Saved entries:
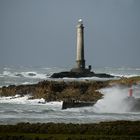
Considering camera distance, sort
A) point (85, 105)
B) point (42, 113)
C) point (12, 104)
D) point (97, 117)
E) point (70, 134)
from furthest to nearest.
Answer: point (12, 104)
point (85, 105)
point (42, 113)
point (97, 117)
point (70, 134)

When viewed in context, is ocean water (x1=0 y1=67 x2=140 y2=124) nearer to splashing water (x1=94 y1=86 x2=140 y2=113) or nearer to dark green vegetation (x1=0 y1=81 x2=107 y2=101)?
splashing water (x1=94 y1=86 x2=140 y2=113)

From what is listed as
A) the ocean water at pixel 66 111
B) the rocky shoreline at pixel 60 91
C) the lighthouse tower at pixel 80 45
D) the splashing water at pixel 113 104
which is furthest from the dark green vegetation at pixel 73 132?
the lighthouse tower at pixel 80 45

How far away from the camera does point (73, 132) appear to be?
77.4ft

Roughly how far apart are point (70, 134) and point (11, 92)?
28260 mm

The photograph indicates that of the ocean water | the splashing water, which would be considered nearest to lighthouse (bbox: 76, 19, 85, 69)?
the ocean water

What you are asked to do
Copy out every line above word for word, without the pictures.

Expected output
Considering camera distance, sort
A) point (85, 105)
B) point (42, 113)
C) point (12, 104)
D) point (97, 117)
E) point (70, 134)
from furthest to nearest.
Answer: point (12, 104)
point (85, 105)
point (42, 113)
point (97, 117)
point (70, 134)

When viewed in context, is ocean water (x1=0 y1=67 x2=140 y2=124) nearer to splashing water (x1=94 y1=86 x2=140 y2=113) or nearer to dark green vegetation (x1=0 y1=81 x2=107 y2=101)?
splashing water (x1=94 y1=86 x2=140 y2=113)

From what is listed as
A) the ocean water at pixel 66 111
B) the rocky shoreline at pixel 60 91
C) the lighthouse tower at pixel 80 45
D) the splashing water at pixel 113 104
which is furthest from the dark green vegetation at pixel 73 132?
the lighthouse tower at pixel 80 45

How far away from the camera does point (73, 132) appear to be?
77.4ft

Roughly how far apart are point (70, 134) and point (11, 92)?
28260 mm

The photograph indicates that of the ocean water | the splashing water, which would be considered nearest to lighthouse (bbox: 76, 19, 85, 69)?
the ocean water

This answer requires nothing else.